INPUT RECORDS below:

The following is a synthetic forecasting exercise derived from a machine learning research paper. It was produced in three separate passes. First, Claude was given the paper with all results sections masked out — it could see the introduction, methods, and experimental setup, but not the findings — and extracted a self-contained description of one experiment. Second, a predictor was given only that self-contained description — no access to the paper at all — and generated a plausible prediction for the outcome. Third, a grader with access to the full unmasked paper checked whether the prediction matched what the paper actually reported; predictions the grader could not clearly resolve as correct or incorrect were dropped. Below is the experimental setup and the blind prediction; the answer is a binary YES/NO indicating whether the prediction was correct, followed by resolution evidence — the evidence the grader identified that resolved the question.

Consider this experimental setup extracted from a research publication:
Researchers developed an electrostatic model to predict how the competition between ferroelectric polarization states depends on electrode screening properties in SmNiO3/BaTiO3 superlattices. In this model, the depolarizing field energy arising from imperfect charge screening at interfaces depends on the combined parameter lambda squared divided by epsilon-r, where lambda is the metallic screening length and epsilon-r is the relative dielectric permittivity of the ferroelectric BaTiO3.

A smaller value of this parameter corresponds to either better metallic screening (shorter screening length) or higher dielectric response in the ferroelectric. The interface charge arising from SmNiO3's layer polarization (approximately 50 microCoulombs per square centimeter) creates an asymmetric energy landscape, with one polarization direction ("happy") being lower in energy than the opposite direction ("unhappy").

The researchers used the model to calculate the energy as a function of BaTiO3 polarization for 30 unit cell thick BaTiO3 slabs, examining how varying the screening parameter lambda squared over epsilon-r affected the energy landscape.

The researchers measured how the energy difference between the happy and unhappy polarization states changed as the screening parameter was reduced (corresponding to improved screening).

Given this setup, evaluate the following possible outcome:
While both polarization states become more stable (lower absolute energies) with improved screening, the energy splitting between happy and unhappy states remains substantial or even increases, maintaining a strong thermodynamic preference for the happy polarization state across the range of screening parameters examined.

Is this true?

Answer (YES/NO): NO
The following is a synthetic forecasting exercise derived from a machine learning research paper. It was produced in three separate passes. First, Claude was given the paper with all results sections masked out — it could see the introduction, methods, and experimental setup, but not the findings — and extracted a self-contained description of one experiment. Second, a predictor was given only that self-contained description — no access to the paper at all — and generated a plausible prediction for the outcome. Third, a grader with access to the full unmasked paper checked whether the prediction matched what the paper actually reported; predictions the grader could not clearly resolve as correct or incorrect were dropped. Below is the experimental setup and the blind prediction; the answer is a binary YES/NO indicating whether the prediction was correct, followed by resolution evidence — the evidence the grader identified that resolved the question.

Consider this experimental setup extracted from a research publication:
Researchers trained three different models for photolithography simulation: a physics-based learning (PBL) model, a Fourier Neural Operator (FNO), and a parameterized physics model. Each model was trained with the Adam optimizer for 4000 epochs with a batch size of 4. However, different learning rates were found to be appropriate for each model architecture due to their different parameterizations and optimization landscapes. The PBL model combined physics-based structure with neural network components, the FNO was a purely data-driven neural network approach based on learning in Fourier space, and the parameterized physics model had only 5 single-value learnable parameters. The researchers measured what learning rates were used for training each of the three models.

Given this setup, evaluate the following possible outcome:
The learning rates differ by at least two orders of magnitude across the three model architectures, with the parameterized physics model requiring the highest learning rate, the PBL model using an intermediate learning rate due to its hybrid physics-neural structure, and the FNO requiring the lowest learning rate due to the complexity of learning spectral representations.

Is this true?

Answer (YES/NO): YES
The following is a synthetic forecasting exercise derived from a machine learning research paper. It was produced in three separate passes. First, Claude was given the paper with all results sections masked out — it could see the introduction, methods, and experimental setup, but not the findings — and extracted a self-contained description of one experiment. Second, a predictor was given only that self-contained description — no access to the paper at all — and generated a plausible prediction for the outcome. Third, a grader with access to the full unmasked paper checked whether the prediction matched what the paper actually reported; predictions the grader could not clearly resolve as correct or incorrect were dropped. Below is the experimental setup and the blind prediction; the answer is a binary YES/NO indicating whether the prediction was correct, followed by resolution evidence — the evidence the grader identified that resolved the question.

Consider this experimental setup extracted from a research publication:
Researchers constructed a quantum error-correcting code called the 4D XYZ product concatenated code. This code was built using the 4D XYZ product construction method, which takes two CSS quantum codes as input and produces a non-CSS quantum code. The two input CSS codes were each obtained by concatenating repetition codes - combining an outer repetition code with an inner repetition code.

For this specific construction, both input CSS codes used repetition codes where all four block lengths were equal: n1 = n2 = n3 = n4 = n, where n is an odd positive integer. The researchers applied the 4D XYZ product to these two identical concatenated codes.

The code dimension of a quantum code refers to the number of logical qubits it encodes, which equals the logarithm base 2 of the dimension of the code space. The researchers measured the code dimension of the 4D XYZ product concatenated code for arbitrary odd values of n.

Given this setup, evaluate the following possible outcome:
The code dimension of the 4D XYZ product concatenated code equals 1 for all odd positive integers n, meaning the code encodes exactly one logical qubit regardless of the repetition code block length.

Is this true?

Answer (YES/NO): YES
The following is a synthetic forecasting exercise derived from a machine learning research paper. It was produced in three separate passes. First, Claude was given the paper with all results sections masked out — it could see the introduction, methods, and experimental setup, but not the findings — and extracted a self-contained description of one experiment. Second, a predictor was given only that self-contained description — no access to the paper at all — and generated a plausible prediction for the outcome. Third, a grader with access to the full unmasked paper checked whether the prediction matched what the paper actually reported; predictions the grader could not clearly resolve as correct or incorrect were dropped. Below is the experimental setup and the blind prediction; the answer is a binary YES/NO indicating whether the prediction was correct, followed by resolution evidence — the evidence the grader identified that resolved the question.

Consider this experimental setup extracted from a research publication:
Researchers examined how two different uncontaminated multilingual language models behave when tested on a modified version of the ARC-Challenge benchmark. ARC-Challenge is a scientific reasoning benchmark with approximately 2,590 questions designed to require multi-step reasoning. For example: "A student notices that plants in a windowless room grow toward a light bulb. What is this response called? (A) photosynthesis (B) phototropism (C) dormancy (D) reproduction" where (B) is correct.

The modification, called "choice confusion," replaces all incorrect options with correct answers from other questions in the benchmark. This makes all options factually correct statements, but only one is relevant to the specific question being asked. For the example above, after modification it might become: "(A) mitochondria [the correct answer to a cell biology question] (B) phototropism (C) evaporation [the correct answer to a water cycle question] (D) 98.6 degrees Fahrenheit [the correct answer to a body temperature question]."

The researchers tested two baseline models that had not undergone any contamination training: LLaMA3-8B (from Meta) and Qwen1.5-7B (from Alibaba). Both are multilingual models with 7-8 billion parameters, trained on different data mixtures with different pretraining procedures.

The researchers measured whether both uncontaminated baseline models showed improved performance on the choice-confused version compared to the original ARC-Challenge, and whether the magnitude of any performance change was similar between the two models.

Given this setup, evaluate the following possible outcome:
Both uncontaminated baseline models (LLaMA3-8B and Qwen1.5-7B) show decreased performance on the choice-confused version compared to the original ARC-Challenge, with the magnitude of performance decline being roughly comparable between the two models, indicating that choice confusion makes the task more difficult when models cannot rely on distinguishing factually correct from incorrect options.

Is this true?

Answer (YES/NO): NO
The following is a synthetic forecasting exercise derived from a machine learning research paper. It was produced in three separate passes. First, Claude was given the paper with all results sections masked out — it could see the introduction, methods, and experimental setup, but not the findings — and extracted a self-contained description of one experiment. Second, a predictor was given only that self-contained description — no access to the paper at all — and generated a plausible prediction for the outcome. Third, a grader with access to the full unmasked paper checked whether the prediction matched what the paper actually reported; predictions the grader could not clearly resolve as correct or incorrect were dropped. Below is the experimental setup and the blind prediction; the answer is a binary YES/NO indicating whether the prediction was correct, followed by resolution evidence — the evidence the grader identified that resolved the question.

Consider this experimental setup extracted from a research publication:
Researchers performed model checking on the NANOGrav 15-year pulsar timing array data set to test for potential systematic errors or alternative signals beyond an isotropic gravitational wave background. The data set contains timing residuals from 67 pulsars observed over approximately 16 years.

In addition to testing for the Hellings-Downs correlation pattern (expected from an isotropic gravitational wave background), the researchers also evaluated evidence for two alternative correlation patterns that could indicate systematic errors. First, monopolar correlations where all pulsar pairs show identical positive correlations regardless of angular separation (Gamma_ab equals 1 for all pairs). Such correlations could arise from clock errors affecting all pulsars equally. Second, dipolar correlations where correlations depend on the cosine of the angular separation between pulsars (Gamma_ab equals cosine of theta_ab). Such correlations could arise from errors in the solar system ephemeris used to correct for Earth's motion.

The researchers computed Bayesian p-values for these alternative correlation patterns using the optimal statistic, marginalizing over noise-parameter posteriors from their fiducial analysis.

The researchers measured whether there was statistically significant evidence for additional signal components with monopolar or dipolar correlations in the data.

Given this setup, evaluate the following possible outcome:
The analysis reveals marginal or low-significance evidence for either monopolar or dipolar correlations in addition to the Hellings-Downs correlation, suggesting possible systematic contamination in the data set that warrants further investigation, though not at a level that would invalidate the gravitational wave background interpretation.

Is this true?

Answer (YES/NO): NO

End of INPUT RECORDS.
INPUT RECORDS below:

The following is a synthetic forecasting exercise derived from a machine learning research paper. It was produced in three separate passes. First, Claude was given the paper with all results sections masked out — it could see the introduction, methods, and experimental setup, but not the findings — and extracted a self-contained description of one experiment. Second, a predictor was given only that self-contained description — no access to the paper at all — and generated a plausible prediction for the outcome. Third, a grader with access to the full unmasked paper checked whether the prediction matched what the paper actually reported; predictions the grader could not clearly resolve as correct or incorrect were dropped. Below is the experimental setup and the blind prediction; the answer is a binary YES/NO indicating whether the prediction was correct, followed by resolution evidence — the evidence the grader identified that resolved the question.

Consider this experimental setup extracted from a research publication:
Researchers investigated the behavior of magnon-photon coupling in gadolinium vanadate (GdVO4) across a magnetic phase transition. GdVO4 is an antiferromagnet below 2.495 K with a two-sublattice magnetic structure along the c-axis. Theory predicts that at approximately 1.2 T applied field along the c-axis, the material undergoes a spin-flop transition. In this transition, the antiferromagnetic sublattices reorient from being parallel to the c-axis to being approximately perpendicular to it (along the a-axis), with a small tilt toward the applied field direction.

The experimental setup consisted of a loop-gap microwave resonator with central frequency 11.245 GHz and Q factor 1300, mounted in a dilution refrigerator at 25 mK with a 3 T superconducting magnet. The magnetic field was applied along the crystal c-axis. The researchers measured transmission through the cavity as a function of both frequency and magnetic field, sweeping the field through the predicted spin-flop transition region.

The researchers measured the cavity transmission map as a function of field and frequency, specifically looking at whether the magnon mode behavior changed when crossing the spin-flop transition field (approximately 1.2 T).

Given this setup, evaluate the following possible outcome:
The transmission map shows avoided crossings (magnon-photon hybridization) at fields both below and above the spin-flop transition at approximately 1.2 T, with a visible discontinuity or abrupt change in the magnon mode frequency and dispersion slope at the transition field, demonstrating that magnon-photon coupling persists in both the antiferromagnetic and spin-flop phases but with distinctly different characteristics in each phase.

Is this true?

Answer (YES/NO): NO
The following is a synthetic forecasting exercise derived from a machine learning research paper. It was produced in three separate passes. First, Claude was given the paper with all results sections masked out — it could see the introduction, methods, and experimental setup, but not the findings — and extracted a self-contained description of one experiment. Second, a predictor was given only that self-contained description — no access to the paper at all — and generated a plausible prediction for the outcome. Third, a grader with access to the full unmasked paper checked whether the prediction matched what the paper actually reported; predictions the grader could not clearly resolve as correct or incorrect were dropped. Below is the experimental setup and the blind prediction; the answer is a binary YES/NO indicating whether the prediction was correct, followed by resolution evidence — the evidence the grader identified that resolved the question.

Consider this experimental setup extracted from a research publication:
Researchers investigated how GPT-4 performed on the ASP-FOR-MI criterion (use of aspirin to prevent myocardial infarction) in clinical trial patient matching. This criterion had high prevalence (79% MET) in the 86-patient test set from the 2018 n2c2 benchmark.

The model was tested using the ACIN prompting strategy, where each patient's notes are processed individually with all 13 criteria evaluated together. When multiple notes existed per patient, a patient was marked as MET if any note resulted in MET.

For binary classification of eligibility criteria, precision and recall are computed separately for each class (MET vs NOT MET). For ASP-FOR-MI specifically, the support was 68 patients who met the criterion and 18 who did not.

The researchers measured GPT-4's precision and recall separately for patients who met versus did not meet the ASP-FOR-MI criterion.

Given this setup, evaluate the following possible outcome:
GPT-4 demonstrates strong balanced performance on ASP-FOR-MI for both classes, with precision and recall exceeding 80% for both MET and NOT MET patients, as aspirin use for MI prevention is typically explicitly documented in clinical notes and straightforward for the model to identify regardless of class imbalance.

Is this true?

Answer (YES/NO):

End of INPUT RECORDS.
INPUT RECORDS below:

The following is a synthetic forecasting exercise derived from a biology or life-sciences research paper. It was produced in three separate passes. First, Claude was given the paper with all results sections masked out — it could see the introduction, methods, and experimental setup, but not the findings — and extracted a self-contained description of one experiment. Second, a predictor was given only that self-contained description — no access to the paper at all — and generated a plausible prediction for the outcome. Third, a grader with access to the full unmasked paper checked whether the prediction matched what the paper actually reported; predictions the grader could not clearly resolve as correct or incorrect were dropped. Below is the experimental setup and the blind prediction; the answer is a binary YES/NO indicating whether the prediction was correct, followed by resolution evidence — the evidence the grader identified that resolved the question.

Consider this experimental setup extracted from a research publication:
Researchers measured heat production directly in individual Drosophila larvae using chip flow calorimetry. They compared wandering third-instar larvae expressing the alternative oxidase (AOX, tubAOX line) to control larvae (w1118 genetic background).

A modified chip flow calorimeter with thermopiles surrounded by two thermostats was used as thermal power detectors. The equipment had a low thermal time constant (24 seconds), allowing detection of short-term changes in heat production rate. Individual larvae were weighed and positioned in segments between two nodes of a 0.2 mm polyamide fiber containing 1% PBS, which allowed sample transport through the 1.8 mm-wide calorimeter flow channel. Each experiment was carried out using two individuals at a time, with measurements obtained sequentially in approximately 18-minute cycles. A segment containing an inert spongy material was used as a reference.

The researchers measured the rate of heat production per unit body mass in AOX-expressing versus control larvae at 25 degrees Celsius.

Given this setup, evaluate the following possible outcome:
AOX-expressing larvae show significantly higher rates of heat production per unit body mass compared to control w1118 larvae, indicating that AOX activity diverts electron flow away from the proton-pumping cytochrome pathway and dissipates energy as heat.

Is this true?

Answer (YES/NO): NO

End of INPUT RECORDS.

WORK INSTRUCTION: Indicate the number of lines in the data above that contain the string "encodes", without any additional text.

EXERCISE SOLUTION: 2